Pearl crescent butterflies are one of my favorite kinds of butterflies because they are petite, active, attractive and abundant, particularly in autumn as part of that season's many colors and beauties. Pearl crescents have one and a half inch wing spans and their upper wings are basically orange with numerous chocolate markings. And each one has a white crescent-moon marking on the margin under each back wing which gives this species its common name.

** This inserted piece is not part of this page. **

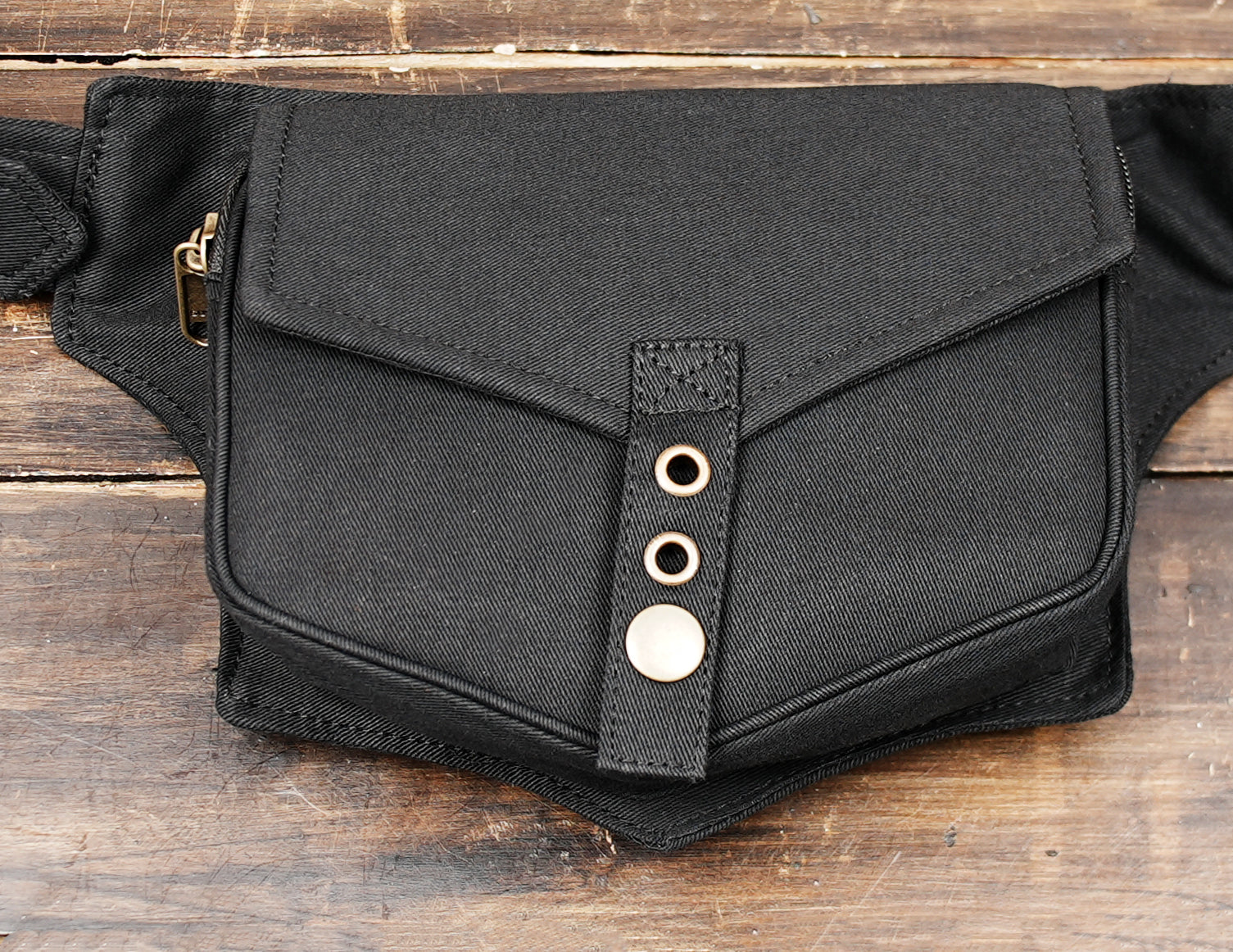 Black utility belt pouch with zip pocket and antique brass hardware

But I think this butterfly's greatest beauty and notoriety is in its big numbers in patches of flowering asters in pastures and fields and along roadsides in the eastern two-thirds of the United States early in October. At that time, innumerable, five-foot-tall wild aster plants, each with many small, white flowers, bloom together in certain fields, making those human-made habitats look like snow fell only on them. And the tiny pearl crescents, plus other kinds of butterflies, and bees and other types of insects swarm over those innumerable aster blossoms. All those insects sipping nectar from aster blooms, and flying from blossom to blossom, are a lovely and interesting spectacle during the beauties and unique characteristics of autumn. They help make that pretty, intriguing season even more so.
But pearl crescents are tied to asters more than as adult butterflies sipping nectar from the flowers of those plants. Each female pearl crescent lays up to about 700 eggs on growing aster plants, which the resulting larvae eat. Each female has to be a bit of a botanist to know which plants to lay her eggs on to nourish her offspring.
There are three generations of pearl crescents each growing season. Each generation needs about six weeks to fulfill the four stages of complete metamorphosis, eggs, larvae, pupae and adults. The first is from about mid-April to the middle of June, the second around late June to mid-August, and the last one runs from late August to early November.
The caterpillars are brown with cross-wise rows of spines on their upper bodies, which protect them from birds and other would-be predators. Young larvae are gregarious, feeding in groups on aster plants. But those caterpillars spread out as they get older, which is good because they are also much bigger and need to fan out to other asters to get greater amounts of food. The last brood of caterpillars each year spends the winter in the ground, pupates there in the warmth of the next spring and emerges from the soil as mature butterflies around the middle of April. That first generation of adults for the year are ready to sip nectar from various kinds of early-flowering plants, mate and lay eggs to start the next generation of the year.
Pearl crescents are pretty, little butterflies that are most common in autumn after a couple of earlier broods, and most noticed, in abundance, on aster blossoms in October. They are a lovely part of autumn each year.